STATED GOAL:
Continue the mailing-list thread below about Geode async event queue settings, starting from its final line.

EXCERPT:
===============

As for setting parallel to *true*, it may be you have other severs
currently running that do not have parallel currently configured to *true*,
which I think (don't remember for sure) might be considered incompatible
Region configuration by the cluster. All Regions with the same name hosted
by members in the cluster must have compatible configuration.
Check whether you may already have existing members with the same Region
(by name) that may not currently have the associated AEQ set with
parallel=true.
Cheers,
-j
On Fri, Nov 2, 2018 at 11:07 AM, John Blum <jb...@pivotal.io> wrote:
> Hi Rob-
>
> Please see here [1]. Default is 5 Threads. Also see [2].
>
> Alternatively, look at [3] (<async-event-queue dispatcher-threads=".."
> ..>) or [4] (create async-event-queue --dispatcher-threads).
>
> The threads should not be having an impact, but you can experiment with
> the number to find out.
>
> -j
>
>
> [1] http://geode.apache.org/releases/latest/javadoc/org/
> apache/geode/cache/asyncqueue/AsyncEventQueue.html#getDispatcherThreads--
> [2] http://geode.apache.org/releases/latest/javadoc/org/
> apache/geode/cache/asyncqueue/AsyncEventQueueFactory.html#
> setDispatcherThreads-int-
> [3] http://geode.apache.org/docs/guide/17/reference/
> topics/cache_xml.html#async-event-queue
> [4] http://geode.apache.org/docs/guide/17/tools_modules/
> gfsh/command-pages/create.html#topic_ryz_pb1_dk
>
>
> On Fri, Nov 2, 2018 at 9:56 AM, Rob Shepherd <rg...@gmail.com> wrote:
>
>> Thank you Nabarun,
>>
>> Having started to pull out my config to send to you, I noticed the
>> following in my cache.xml:
>>
>> <async-event-queue
>> id="expiry-event-queue"
>> parallel="false"
>> enable-batch-conflation="false"
>> disk-synchronous="true"
>> forward-expiration-destroy="true"
>> —-> batch-time-interval=“0"
>> batch-size="1"
>> >...

===============

AVAILABLE DATA:
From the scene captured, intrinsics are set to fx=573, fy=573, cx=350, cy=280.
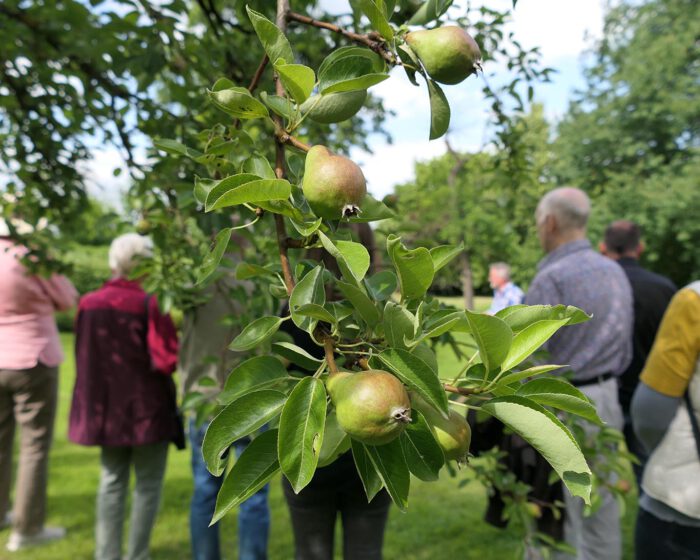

===============

OUTPUT BELOW:
>>
>> …Which is a copy from the example here: https://github.com/apache/geod
>> e-examples/blob/master/async/scripts/start.gfsh
>>
>> create async-event-queue --id=example-async-event-queue \
>> --parallel=false \
>> --enable-batch-conflation=false \
>> --batch-size=1 \
>> --batch-time-interval=0 \
>> --listener=org.apache.geode_examples.async.ExampleAsyncEventListener
>>
>>
>>
>> I pondered on “batch-time-interval” and set it to 1000 and it has fixed
>> the issue.
>>
>> I think I understand what this parameter is for and so a delay here would
>> be tolerable.
>>
>>
>>
>> I have another question, if I set parallel=“true” the gfsh start server
>> command hangs and I have to kill the new server process and the gfsh
>> launcher.
>>
>> it is not important to me now, but i would like to evaluate this at some
>> point and so i’ll happily try and debug the cause.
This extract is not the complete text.